-- Your goal --
Reproduce, word for word, the stretch of the items from the line containing "How far off" through the line containing "the small building at (0,44,54,77) <". Leave the pictures out of your copy.

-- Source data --
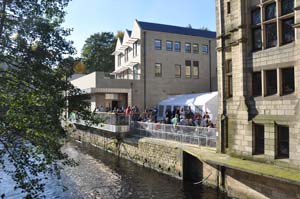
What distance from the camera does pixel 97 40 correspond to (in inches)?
2726

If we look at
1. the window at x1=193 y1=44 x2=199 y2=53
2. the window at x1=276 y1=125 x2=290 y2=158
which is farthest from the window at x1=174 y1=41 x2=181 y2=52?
the window at x1=276 y1=125 x2=290 y2=158

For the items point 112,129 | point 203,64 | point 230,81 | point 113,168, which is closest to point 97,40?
point 203,64

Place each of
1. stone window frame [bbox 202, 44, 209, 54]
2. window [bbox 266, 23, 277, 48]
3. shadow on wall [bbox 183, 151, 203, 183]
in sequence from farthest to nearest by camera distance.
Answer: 1. stone window frame [bbox 202, 44, 209, 54]
2. shadow on wall [bbox 183, 151, 203, 183]
3. window [bbox 266, 23, 277, 48]

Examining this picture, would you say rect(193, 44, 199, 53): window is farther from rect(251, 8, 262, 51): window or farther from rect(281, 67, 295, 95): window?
rect(281, 67, 295, 95): window

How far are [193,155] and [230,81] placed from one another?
172 inches

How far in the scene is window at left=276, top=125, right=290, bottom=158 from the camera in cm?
1445

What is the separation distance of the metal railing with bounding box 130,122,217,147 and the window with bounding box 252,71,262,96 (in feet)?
10.8

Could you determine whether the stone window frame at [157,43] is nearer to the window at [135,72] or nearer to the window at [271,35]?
the window at [135,72]

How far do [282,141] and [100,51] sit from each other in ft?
187

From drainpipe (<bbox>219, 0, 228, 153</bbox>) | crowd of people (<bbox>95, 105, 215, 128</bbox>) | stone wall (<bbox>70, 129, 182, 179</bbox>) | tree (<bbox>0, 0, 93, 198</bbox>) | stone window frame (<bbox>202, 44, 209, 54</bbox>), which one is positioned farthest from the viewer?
stone window frame (<bbox>202, 44, 209, 54</bbox>)

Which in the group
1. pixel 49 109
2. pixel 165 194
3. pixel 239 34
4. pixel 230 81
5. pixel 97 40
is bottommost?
pixel 165 194

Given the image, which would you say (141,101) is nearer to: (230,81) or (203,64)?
(203,64)

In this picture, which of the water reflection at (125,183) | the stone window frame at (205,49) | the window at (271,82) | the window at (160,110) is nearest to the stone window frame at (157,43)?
the stone window frame at (205,49)

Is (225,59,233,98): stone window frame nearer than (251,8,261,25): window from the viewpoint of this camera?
No
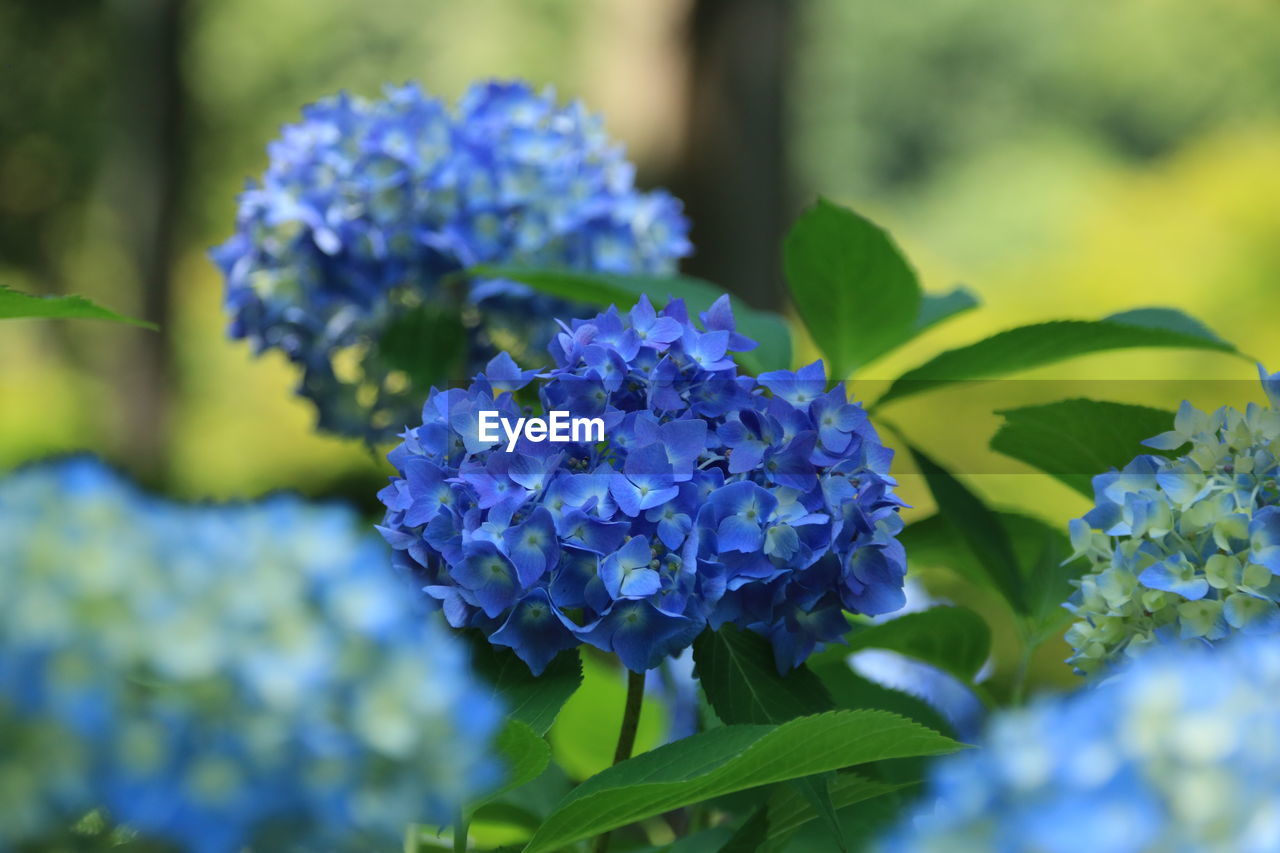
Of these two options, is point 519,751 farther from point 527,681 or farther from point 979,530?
point 979,530

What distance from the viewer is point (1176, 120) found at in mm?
16734

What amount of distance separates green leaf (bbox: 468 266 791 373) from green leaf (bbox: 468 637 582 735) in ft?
1.18

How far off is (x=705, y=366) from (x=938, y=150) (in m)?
19.1

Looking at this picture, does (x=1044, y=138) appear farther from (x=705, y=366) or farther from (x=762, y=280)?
(x=705, y=366)

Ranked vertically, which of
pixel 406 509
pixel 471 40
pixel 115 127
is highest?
pixel 471 40

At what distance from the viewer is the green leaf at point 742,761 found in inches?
24.0

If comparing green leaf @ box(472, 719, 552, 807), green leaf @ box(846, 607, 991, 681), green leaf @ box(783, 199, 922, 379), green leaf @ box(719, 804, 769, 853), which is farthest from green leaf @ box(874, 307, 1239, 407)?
green leaf @ box(472, 719, 552, 807)

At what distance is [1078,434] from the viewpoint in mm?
879

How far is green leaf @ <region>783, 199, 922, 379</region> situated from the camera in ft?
3.59

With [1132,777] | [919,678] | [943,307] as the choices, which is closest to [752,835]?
[1132,777]

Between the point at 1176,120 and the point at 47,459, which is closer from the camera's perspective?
the point at 47,459

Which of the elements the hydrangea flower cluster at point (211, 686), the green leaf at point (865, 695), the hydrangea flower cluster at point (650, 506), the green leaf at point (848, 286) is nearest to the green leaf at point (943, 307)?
the green leaf at point (848, 286)

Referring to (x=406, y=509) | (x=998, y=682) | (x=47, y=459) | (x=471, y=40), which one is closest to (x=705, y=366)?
(x=406, y=509)

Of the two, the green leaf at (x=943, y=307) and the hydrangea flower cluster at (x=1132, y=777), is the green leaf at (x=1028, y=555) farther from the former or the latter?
the hydrangea flower cluster at (x=1132, y=777)
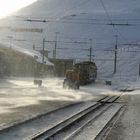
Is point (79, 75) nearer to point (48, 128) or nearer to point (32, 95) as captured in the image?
point (32, 95)

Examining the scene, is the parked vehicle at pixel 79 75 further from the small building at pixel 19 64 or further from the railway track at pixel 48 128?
the railway track at pixel 48 128

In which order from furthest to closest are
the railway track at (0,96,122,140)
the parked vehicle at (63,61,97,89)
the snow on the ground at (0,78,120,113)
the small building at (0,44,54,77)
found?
the small building at (0,44,54,77) < the parked vehicle at (63,61,97,89) < the snow on the ground at (0,78,120,113) < the railway track at (0,96,122,140)

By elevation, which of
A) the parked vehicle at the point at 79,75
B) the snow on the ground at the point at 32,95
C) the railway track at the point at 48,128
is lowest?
the railway track at the point at 48,128

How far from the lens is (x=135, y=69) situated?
7259 inches

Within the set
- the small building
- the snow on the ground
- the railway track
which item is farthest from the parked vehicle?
the railway track

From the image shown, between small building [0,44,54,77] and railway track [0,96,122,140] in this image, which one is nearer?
railway track [0,96,122,140]

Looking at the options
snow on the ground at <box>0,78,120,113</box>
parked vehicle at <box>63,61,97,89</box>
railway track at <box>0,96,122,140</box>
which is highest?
parked vehicle at <box>63,61,97,89</box>

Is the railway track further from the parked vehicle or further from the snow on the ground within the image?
the parked vehicle

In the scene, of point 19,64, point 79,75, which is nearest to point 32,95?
point 79,75

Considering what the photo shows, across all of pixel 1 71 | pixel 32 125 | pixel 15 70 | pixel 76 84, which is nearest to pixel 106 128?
pixel 32 125

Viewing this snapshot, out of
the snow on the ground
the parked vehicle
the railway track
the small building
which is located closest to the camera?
the railway track

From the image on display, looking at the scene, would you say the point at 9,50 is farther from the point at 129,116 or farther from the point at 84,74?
the point at 129,116

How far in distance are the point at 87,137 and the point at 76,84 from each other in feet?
127

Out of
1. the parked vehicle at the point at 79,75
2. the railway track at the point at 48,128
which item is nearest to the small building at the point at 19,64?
the parked vehicle at the point at 79,75
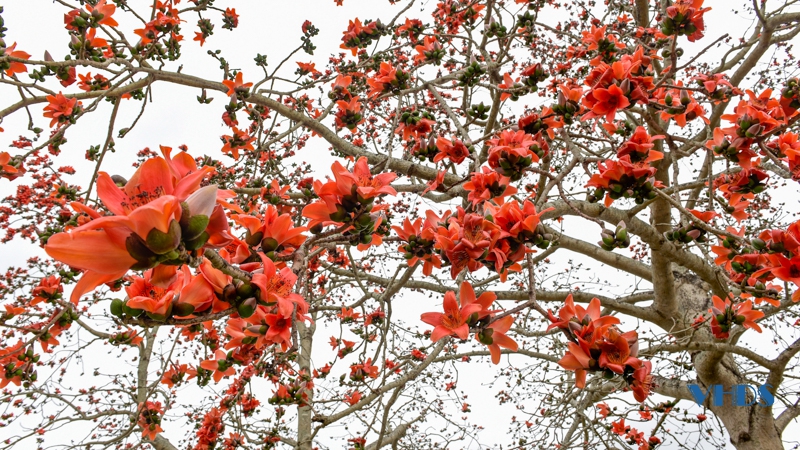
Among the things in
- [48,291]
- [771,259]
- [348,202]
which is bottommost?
[771,259]

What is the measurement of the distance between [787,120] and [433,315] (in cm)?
143

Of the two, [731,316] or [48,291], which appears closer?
[731,316]

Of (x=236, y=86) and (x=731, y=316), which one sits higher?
(x=236, y=86)

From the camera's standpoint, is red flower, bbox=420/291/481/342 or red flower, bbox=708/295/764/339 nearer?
red flower, bbox=420/291/481/342

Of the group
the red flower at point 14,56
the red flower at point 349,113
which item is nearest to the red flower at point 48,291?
the red flower at point 14,56

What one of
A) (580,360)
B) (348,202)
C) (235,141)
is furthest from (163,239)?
(235,141)

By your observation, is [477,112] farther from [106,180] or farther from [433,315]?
[106,180]

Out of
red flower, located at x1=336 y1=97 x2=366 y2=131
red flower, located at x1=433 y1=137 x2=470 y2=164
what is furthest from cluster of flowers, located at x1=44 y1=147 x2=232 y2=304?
red flower, located at x1=336 y1=97 x2=366 y2=131

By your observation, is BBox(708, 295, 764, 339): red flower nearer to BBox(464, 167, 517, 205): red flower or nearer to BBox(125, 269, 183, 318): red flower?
BBox(464, 167, 517, 205): red flower

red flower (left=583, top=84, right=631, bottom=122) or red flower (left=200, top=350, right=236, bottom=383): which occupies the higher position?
red flower (left=583, top=84, right=631, bottom=122)

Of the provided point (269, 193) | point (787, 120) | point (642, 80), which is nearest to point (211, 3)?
point (269, 193)

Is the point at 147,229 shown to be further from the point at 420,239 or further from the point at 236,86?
the point at 236,86

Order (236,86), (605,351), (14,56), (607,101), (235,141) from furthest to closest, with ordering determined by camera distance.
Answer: (235,141)
(236,86)
(14,56)
(607,101)
(605,351)

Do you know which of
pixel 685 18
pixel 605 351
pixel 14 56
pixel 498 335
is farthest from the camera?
pixel 14 56
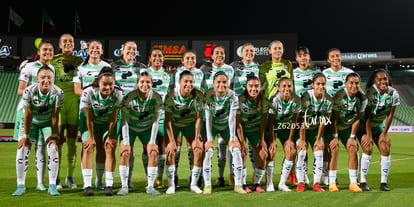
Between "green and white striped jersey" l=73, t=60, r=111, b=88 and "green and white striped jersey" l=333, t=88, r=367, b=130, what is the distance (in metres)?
3.98

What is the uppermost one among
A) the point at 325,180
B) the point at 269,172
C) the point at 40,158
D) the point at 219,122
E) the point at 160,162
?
the point at 219,122

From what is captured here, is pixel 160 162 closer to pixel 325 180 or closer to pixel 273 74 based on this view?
pixel 273 74

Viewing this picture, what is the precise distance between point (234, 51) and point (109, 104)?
20563 mm

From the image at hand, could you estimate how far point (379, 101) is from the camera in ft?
22.3

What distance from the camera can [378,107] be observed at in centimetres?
680

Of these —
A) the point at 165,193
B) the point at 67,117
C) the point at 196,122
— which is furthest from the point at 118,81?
the point at 165,193

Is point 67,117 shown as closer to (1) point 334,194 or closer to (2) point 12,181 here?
(2) point 12,181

-- Task response --
How far off is (x=705, y=366) from (x=938, y=150) (in m)?
19.1

Looking at this picture, does (x=1044, y=138) appear farther from (x=705, y=366) or farther from (x=762, y=280)?
(x=705, y=366)

Ranked vertically, which of
pixel 406 509
pixel 471 40
pixel 115 127
is highest?
pixel 471 40

At what distance from the viewer is the green leaf at point 742,761 found in inches?
24.0

If comparing green leaf @ box(472, 719, 552, 807), green leaf @ box(846, 607, 991, 681), green leaf @ box(783, 199, 922, 379), green leaf @ box(719, 804, 769, 853), which is farthest from green leaf @ box(874, 307, 1239, 407)?
green leaf @ box(472, 719, 552, 807)

At what distance is [1078,434] from the viewpoint in mm?
879

How far is green leaf @ <region>783, 199, 922, 379</region> situated from the camera in ft?
3.59

With [1132,777] | [919,678] | [943,307] as the choices, which is closest to [752,835]?
[1132,777]

Between the point at 1176,120 and the point at 47,459, which is closer from the camera's perspective?
the point at 47,459

Which of the elements the hydrangea flower cluster at point (211, 686), the green leaf at point (865, 695), the hydrangea flower cluster at point (650, 506), the green leaf at point (848, 286) is nearest to the green leaf at point (943, 307)?
the green leaf at point (848, 286)

Referring to (x=406, y=509) | (x=998, y=682) | (x=47, y=459) | (x=471, y=40), which one is closest to (x=705, y=366)?
(x=406, y=509)

Of the two, the green leaf at (x=943, y=307) and the hydrangea flower cluster at (x=1132, y=777), is the green leaf at (x=1028, y=555) farther from the former or the latter?
the hydrangea flower cluster at (x=1132, y=777)
Is point (79, 75) nearer to point (48, 128) or nearer to point (32, 95) as captured in the image?
point (32, 95)

Examining the scene, is the parked vehicle at pixel 79 75 further from the small building at pixel 19 64 or further from the railway track at pixel 48 128?
the railway track at pixel 48 128

In which order from furthest to closest are
the railway track at (0,96,122,140)
the parked vehicle at (63,61,97,89)
the snow on the ground at (0,78,120,113)
the small building at (0,44,54,77)
found?
the small building at (0,44,54,77) < the parked vehicle at (63,61,97,89) < the snow on the ground at (0,78,120,113) < the railway track at (0,96,122,140)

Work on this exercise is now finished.